A Message from IAFOR Education Conference Chair, Professor Sue Jackson

IAFOR’s International Director of Programme for Education, Professor Sue Jackson (Birkbeck, University of London), discusses IAFOR’s Education conferences.

IAFOR’s education conferences are held across three continents, attracting more than 2,000 delegates a year from more than 100 countries.
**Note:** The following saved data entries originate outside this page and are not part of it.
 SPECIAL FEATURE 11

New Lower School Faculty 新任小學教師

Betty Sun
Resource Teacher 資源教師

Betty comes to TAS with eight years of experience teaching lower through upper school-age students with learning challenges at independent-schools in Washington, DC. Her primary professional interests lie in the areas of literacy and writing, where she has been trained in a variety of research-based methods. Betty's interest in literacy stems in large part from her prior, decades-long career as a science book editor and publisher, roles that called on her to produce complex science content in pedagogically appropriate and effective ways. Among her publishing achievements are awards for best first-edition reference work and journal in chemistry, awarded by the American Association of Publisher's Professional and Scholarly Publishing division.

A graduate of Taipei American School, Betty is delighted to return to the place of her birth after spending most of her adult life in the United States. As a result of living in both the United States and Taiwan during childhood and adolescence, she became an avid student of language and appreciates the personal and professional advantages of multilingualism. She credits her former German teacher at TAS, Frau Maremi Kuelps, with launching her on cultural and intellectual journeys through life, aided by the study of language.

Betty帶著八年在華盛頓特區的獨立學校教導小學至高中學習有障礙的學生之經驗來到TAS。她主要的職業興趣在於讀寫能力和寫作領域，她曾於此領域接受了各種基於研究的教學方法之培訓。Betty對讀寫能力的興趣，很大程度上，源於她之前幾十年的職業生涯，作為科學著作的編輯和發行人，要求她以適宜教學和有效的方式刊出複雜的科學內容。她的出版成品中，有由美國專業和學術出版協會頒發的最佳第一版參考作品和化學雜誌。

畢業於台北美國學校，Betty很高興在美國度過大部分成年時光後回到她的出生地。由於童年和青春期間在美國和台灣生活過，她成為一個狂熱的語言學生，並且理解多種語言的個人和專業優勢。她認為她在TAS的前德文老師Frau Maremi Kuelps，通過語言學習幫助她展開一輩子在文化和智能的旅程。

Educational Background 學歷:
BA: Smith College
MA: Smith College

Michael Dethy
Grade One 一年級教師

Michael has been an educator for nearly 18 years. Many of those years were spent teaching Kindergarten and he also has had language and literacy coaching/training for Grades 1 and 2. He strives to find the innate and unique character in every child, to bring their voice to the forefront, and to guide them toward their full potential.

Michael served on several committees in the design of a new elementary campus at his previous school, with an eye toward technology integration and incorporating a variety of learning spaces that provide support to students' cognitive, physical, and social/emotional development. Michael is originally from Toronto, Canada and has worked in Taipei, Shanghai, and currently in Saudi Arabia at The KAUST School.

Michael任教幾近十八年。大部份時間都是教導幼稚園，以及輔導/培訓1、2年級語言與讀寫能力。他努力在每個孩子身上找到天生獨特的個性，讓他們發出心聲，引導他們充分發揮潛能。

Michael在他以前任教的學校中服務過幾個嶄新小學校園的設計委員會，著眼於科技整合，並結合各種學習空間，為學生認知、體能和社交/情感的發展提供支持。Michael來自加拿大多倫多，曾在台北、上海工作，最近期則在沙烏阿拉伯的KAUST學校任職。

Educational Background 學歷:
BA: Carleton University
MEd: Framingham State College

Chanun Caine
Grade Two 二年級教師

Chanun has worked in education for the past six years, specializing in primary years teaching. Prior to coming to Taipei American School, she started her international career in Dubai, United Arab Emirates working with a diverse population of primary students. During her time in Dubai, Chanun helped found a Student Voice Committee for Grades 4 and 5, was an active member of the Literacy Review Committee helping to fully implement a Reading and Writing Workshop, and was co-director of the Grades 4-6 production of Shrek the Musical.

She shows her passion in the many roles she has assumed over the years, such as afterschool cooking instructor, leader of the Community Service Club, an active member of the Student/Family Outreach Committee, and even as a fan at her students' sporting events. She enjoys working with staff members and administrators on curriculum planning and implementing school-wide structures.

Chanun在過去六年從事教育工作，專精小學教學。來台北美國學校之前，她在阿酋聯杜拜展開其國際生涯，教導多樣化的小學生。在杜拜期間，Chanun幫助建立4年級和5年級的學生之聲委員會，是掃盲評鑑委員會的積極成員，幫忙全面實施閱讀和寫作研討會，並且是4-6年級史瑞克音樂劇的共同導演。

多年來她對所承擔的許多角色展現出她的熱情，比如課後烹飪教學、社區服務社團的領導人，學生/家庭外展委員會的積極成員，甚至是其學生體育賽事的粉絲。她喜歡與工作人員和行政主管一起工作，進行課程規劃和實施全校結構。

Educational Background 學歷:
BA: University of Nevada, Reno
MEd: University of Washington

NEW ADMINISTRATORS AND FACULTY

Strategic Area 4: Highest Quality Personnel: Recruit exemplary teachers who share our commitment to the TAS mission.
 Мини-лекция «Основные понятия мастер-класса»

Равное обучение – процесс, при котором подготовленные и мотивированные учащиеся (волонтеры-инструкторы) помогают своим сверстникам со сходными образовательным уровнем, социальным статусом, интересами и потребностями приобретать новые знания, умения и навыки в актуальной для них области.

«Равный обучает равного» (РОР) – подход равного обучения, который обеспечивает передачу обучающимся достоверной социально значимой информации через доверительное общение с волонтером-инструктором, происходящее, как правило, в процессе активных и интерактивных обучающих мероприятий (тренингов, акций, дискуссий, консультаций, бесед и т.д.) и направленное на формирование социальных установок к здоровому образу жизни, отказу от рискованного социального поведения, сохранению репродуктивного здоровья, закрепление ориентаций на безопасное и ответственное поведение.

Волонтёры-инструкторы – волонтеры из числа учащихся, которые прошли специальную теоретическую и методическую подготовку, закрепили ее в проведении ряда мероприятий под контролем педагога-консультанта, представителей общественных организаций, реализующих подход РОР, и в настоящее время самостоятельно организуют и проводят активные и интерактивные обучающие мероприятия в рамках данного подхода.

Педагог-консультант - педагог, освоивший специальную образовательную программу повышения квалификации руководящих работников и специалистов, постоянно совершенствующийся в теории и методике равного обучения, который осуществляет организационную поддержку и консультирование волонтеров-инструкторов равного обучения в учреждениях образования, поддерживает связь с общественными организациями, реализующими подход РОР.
Education as an (inter)discipline drives the purpose of the forum by bringing alive the notions of the international, the intercultural and the interdisciplinary through scholarly, political, and personal encounters with some of the most important academics and practitioners working in the field, as well as the thought leaders of tomorrow.

Our education conferences are organised in partnership with some of the world’s most prestigious universities and schools of education, including Birkbeck, University of London, Waseda University, Moscow State University, University of Sussex, University of Indonesia and Virginia Tech.

Our conferences have included featured addresses by teachers and academics, university presidents, government ministers, journalists, and policy makers, as well as academic fora around some of the pressing issues in the fields of education.

We invite you to use the IAFOR platform to share and test your ideas with scholars around the world, and to join us very soon at one of our education conferences.


Professor Sue Jackson

Sue Jackson is Pro-Vice-Master (Vice-President) for Learning and Teaching, Professor of Lifelong Learning and Gender and Director of Birkbeck Institute for Lifelong Learning at Birkbeck University of London. She publishes widely in the field of gender and lifelong learning, with a particular focus on identities.

Sue’s recent publications include Innovations in Lifelong Learning: Critical Perspectives on Diversity, Participation and Vocational Learning (Routledge, 2011); Gendered Choices: Learning, Work, Identities in Lifelong Learning (Springer, 2011, with Irene Malcolm and Kate Thomas); and Lifelong Learning and Social Justice (NIACE, 2011).